## SOURCE MATERIAL
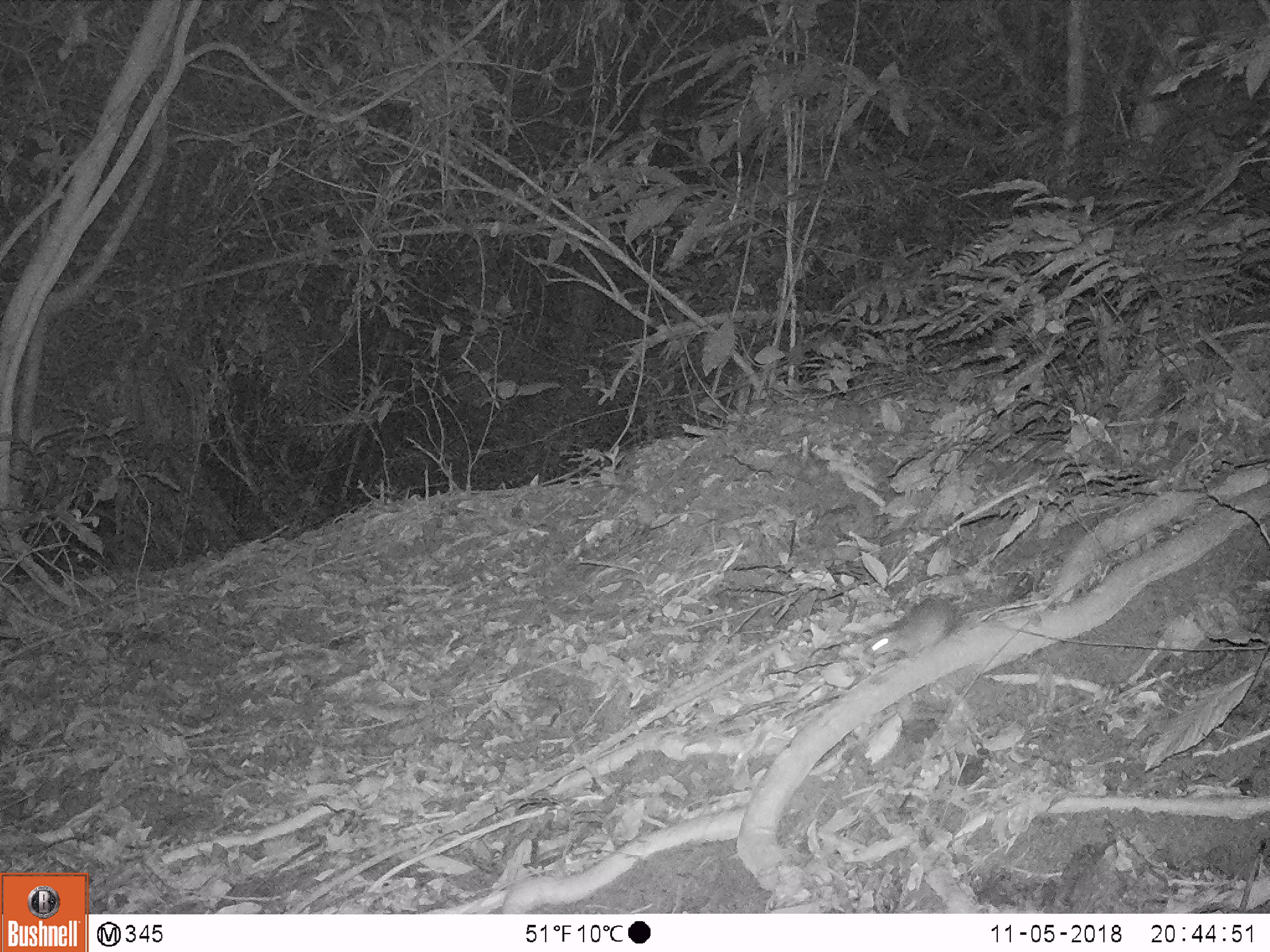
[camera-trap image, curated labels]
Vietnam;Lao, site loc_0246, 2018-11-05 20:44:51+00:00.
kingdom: Animalia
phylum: Chordata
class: Mammalia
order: Rodentia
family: Muridae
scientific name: Muridae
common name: old-world mice and rats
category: unidentified murid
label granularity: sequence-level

## WORK INSTRUCTION
Nothing but the lines from the one holding "common name: old-world mice and rats" to the end of the entries should be output, each exactly as it appears.

## RESPONSE AREA
common name: old-world mice and rats
category: unidentified murid
label granularity: sequence-level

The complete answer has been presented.